In the end, Benson performed at The Roxy for three nights. The L.A. audience embraced his music amid the electric climate of the late seventies. Certainly, Benson was ready for his proverbial “Hollywood close-up,” which was made possible by his newfound crossover appeal. The Roxy was the perfect venue to bring together the complex and slick L.A. audience. The live recording of George Benson Weekend in L.A. captured a magical evening that not only demonstrated how a guitar and jazz riffs could bring a crowd to a frenzy but more so, spoke to the issues of the era. The entire live album, upon a contemporary listen, is infused with the promise of hope and change. Without question, the 80s kept that promise. That weekend in L.A. with George Benson was indeed a happening, which we can revisit and experience anytime.
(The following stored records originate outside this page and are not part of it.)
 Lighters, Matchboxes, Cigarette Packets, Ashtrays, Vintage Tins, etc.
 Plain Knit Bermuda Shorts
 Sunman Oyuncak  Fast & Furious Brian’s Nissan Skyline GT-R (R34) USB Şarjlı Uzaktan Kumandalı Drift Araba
The album is a classic.
George Benson Weekend in L.A. was released three months later in January of 1978. Benson’s weekend effort garnered him the Grammy for Best Male R&B Vocal Performance for the song “On Broadway.” Benson’s album, which turned 40 years old earlier this month is impeccably recorded and is a must listen.
*Not to get all sporty here but the Dodgers won the NLCS in a 3-1 victory over the Phillies and went to the World Series to battle the Yankees. Reggie Jackson with a little help from the rest of the Yankees sent the Dodgers packing 4-2. It’s a good thing they had George Benson Weekend in L.A. to soothe the hurt.